PAGE TEXT:

# GFQL Call Operations

This notebook demonstrates the Call operation in GFQL, which enables:
- Invoking user-defined functions on graph data
- Custom data transformations and enrichments
- Integration with external services
- Advanced analytics within graph queries

**Security Note**: Call operations are restricted to a safelist of allowed functions for security.

## Setup

In [None]:
import pandas as pd
import numpy as np
import graphistry
from graphistry import n, e_forward, e_reverse
from graphistry.compute.ast import ASTCall, ASTLet, ASTChainRef

# For convenience, use the alias
from graphistry import call, let

graphistry.__version__

## Sample Data: Network Traffic Analysis

In [None]:
# Create sample network traffic data
edges_df = pd.DataFrame({
    'src_ip': ['192.168.1.1', '192.168.1.1', '192.168.1.2', '10.0.0.1', '10.0.0.1', 
               '192.168.1.3', '192.168.1.3', '10.0.0.2', '172.16.0.1'],
    'dst_ip': ['192.168.1.2', '10.0.0.1', '192.168.1.3', '192.168.1.3', '10.0.0.2',
               '10.0.0.2', '172.16.0.1', '172.16.0.1', 'external.com'],
    'protocol': ['HTTP', 'HTTPS', 'SSH', 'HTTP', 'DNS', 'HTTPS', 'SSH', 'HTTP', 'HTTPS'],
    'bytes': [1024, 2048, 512, 4096, 128, 8192, 256, 16384, 32768],
    'packets': [10, 20, 5, 40, 2, 80, 3, 160, 320],
    'timestamp': pd.to_datetime([
        '2024-01-01 10:00:00', '2024-01-01 10:05:00', '2024-01-01 10:10:00',
        '2024-01-01 10:15:00', '2024-01-01 10:20:00', '2024-01-01 10:25:00',
        '2024-01-01 10:30:00', '2024-01-01 10:35:00', '2024-01-01 10:40:00'
    ])
})

DATASET SECTION:
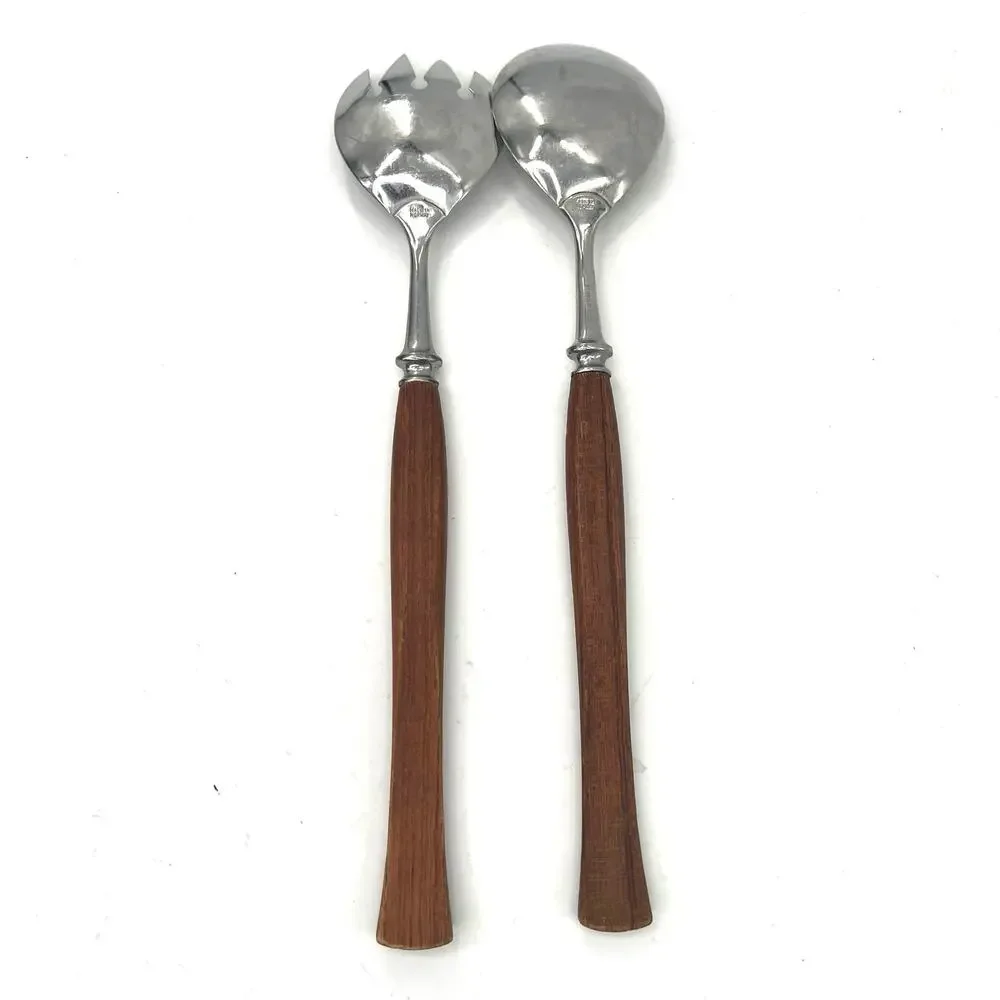 Stainless Steel Salad Serving Set with Rose Wood Handles, Made in Norway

YOUR GOAL: According to the GFQL notebook, what are Call operations limited to for security? The data has no connection to the GFQL notebook.

WRITTEN REPLY: A safelist of allowed functions.